Retype exactly the stretch of lines that begins at the line containing "Comparing pixel 200" and ends at the last line of the data, with no other lines.

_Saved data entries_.
★ ★ ★
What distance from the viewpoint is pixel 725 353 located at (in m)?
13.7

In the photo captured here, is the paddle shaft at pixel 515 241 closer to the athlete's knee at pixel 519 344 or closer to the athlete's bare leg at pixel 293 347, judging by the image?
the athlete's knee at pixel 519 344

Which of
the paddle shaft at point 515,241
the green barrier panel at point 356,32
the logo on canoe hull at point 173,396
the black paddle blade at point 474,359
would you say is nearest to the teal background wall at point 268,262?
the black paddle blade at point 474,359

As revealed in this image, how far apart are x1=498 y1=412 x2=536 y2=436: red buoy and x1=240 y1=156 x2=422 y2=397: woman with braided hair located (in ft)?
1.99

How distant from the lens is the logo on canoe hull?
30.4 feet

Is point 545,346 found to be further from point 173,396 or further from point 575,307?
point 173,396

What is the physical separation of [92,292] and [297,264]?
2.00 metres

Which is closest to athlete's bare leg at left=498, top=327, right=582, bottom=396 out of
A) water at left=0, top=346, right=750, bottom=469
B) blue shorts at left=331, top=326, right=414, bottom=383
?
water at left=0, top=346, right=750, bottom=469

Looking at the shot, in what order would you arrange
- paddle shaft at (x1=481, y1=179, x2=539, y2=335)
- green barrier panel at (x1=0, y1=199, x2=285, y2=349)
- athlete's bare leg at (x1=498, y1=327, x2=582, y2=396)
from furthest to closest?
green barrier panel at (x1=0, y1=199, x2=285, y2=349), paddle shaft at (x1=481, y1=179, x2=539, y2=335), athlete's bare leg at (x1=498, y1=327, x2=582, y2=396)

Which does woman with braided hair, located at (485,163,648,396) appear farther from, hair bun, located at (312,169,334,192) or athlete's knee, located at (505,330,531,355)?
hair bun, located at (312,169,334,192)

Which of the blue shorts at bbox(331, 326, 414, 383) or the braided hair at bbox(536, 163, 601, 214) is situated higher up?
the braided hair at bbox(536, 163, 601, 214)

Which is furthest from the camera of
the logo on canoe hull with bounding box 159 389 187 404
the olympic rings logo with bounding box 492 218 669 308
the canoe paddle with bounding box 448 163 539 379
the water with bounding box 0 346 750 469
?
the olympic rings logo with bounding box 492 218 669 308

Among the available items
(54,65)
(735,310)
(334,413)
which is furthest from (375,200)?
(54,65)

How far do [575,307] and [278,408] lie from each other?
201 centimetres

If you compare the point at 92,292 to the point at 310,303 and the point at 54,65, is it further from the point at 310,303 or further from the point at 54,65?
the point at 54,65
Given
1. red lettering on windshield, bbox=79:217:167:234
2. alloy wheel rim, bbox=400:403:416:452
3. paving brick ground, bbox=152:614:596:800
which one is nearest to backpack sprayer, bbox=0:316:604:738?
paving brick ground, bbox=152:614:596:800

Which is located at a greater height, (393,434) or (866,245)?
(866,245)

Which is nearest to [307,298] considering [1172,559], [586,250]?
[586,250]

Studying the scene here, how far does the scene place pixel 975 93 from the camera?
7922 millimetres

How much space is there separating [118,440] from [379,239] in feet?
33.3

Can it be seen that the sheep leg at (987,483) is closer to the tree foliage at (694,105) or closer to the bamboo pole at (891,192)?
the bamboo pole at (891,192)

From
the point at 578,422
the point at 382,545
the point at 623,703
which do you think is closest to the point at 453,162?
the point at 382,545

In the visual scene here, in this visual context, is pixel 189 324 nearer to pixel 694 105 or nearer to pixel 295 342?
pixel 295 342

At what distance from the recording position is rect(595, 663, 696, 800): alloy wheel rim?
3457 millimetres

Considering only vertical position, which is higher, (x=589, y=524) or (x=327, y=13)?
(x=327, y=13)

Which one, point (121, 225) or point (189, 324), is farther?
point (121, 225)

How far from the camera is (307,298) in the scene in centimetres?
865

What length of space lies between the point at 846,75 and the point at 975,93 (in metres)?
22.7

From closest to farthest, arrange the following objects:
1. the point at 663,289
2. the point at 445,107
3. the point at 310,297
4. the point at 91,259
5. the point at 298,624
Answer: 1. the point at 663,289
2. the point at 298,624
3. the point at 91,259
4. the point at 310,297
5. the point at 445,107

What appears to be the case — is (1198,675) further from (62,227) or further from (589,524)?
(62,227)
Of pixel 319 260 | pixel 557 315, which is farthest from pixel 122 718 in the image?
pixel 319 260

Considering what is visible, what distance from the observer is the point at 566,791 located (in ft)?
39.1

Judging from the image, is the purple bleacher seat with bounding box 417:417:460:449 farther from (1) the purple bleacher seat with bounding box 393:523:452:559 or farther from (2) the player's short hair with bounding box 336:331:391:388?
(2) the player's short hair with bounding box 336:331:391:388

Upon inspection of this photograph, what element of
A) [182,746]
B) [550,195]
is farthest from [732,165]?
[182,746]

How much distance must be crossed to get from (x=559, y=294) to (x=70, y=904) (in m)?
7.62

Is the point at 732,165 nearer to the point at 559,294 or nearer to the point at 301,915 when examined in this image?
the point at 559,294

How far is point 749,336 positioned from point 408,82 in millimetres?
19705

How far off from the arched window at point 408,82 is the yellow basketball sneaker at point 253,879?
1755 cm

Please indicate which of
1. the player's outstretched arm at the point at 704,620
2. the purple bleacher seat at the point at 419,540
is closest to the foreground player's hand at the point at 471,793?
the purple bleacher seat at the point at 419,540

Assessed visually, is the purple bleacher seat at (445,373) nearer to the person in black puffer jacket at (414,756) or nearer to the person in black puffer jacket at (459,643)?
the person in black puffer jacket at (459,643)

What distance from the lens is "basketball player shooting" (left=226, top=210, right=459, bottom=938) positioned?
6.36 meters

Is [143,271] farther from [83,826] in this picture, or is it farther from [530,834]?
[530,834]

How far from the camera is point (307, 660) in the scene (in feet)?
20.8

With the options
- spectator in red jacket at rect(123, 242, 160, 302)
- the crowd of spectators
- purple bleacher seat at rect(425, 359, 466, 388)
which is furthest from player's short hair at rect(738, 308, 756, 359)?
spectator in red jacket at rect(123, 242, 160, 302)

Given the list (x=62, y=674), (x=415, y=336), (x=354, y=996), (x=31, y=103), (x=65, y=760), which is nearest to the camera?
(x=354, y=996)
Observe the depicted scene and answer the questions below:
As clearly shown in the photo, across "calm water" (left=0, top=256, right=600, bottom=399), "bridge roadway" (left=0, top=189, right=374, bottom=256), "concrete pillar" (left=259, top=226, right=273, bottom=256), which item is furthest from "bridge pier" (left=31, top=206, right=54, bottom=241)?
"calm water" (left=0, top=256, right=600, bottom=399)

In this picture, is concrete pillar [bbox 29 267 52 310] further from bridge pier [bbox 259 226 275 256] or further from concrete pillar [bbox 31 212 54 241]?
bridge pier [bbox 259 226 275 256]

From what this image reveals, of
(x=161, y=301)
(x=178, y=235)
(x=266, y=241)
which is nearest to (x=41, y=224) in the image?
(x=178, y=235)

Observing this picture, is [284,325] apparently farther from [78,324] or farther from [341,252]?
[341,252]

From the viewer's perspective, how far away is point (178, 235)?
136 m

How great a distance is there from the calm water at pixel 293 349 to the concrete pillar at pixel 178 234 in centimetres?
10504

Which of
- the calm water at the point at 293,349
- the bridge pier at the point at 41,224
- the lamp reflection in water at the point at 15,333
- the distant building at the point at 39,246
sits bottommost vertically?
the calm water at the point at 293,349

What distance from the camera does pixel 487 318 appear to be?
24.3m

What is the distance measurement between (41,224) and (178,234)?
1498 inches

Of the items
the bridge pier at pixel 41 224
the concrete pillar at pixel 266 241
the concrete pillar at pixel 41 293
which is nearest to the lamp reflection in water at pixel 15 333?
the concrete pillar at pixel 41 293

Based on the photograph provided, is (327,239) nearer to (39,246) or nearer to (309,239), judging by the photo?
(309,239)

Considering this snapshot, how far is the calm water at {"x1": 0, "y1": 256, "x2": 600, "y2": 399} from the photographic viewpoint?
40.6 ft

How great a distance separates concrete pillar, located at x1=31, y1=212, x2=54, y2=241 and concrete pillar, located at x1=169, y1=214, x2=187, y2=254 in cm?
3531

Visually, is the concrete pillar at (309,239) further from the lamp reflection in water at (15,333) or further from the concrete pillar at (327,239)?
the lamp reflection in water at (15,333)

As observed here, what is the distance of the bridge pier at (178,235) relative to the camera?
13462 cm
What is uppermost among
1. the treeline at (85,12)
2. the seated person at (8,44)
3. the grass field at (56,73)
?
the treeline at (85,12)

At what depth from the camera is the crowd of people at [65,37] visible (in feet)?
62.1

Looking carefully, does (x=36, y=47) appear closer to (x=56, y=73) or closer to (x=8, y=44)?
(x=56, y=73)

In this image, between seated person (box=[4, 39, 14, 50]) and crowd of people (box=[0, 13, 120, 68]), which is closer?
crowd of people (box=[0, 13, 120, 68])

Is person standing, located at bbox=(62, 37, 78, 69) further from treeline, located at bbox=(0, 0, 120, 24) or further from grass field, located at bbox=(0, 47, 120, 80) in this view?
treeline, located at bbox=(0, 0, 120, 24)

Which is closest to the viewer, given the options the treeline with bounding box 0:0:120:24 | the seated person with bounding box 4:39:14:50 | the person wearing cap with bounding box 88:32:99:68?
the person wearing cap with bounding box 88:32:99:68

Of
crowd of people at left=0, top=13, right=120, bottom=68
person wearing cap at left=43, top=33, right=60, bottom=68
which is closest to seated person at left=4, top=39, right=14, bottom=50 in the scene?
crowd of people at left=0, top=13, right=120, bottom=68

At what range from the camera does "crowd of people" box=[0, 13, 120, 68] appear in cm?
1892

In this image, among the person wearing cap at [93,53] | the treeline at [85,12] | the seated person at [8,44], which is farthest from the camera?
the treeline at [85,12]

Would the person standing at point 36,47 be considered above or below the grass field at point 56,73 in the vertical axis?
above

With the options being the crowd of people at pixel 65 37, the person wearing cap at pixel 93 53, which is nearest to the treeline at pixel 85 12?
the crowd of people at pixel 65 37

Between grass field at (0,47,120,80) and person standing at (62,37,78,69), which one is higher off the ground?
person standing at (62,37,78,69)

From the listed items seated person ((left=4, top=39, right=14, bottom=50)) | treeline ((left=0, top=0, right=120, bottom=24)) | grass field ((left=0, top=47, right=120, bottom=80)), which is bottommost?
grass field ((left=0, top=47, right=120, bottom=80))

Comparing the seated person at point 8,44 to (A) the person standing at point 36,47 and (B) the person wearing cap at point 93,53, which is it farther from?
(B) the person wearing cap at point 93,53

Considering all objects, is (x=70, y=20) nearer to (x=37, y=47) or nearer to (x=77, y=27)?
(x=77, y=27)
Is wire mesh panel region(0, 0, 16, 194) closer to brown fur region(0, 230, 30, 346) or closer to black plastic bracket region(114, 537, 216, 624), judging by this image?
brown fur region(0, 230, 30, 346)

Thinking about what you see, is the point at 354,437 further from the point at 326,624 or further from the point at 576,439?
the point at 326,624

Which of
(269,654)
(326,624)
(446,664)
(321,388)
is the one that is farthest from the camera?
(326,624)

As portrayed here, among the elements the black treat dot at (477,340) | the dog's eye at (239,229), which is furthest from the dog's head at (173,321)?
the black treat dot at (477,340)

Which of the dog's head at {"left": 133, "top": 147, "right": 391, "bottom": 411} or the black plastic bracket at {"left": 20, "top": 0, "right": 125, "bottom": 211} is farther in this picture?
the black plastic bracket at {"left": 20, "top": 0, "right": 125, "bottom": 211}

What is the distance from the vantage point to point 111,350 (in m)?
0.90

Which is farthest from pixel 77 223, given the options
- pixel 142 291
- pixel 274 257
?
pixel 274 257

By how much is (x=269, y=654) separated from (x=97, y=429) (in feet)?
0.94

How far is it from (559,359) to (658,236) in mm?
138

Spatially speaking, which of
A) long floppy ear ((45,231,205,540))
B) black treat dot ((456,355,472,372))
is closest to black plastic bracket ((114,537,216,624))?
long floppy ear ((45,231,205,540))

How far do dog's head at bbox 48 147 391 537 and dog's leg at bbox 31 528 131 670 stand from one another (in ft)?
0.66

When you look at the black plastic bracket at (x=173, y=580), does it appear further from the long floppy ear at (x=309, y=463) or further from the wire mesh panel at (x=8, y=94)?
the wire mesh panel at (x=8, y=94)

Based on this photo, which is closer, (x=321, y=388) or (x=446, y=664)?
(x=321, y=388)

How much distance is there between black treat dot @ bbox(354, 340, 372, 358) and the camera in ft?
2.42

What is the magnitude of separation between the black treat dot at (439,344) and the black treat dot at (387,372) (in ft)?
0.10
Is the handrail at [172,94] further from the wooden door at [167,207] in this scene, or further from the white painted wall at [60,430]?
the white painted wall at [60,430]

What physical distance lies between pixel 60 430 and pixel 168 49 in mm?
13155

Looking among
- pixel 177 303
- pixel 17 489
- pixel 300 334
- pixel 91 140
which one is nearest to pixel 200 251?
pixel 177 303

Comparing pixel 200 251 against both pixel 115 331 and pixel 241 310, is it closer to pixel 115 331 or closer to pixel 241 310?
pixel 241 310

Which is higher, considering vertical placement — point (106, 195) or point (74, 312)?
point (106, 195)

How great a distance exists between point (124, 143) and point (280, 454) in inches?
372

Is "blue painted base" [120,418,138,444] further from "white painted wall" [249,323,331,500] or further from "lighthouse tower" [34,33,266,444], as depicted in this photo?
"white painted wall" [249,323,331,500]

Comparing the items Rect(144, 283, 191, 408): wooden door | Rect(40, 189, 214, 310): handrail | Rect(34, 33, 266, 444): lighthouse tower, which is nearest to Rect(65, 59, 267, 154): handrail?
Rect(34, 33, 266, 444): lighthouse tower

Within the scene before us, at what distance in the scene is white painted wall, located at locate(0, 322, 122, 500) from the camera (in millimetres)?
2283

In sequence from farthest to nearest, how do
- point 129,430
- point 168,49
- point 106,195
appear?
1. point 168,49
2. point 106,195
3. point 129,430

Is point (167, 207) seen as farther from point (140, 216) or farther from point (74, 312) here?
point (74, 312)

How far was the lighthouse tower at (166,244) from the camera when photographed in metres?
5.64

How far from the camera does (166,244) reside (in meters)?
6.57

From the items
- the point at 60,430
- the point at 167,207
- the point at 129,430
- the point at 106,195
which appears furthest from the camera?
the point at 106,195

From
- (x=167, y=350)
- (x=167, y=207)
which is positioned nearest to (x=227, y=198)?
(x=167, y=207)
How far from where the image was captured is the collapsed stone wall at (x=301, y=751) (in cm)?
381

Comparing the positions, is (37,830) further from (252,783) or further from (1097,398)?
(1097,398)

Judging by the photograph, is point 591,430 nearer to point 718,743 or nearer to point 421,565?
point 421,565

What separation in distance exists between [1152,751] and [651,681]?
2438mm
★ ★ ★
_RESULT OF THIS EXERCISE_.
Comparing pixel 200 251 against both pixel 115 331 and pixel 241 310, is it closer to pixel 115 331 or closer to pixel 241 310?
pixel 241 310

Which is higher, considering vertical placement — point (106, 195) or point (74, 312)?
point (106, 195)

How great a distance exists between point (124, 143) and point (280, 454) in inches?
372

Is "blue painted base" [120,418,138,444] further from "white painted wall" [249,323,331,500] or further from "lighthouse tower" [34,33,266,444], as depicted in this photo?
"white painted wall" [249,323,331,500]

Comparing the items Rect(144, 283, 191, 408): wooden door | Rect(40, 189, 214, 310): handrail | Rect(34, 33, 266, 444): lighthouse tower, which is nearest to Rect(65, 59, 267, 154): handrail?
Rect(34, 33, 266, 444): lighthouse tower

Within the scene before us, at what distance in the scene is white painted wall, located at locate(0, 322, 122, 500) from the camera (in millimetres)?
2283

In sequence from farthest to nearest, how do
- point 129,430
- point 168,49
- point 106,195
appear?
1. point 168,49
2. point 106,195
3. point 129,430

Is point (167, 207) seen as farther from point (140, 216) or farther from point (74, 312) here?
point (74, 312)

How far was the lighthouse tower at (166,244) from the camera when photographed in metres?
5.64

How far from the camera does (166,244) reside (in meters)?
6.57

From the items
- the point at 60,430
- the point at 167,207
- the point at 129,430
- the point at 106,195
which appears furthest from the camera?
the point at 106,195

From
- (x=167, y=350)
- (x=167, y=207)
which is positioned nearest to (x=227, y=198)?
(x=167, y=207)
How far from where the image was captured is the collapsed stone wall at (x=301, y=751) (in cm)?
381

Comparing the positions, is (37,830) further from (252,783) or further from (1097,398)?
(1097,398)

Judging by the photograph, is point 591,430 nearer to point 718,743 or nearer to point 421,565?
point 421,565

What separation in distance exists between [1152,751] and [651,681]?
2438mm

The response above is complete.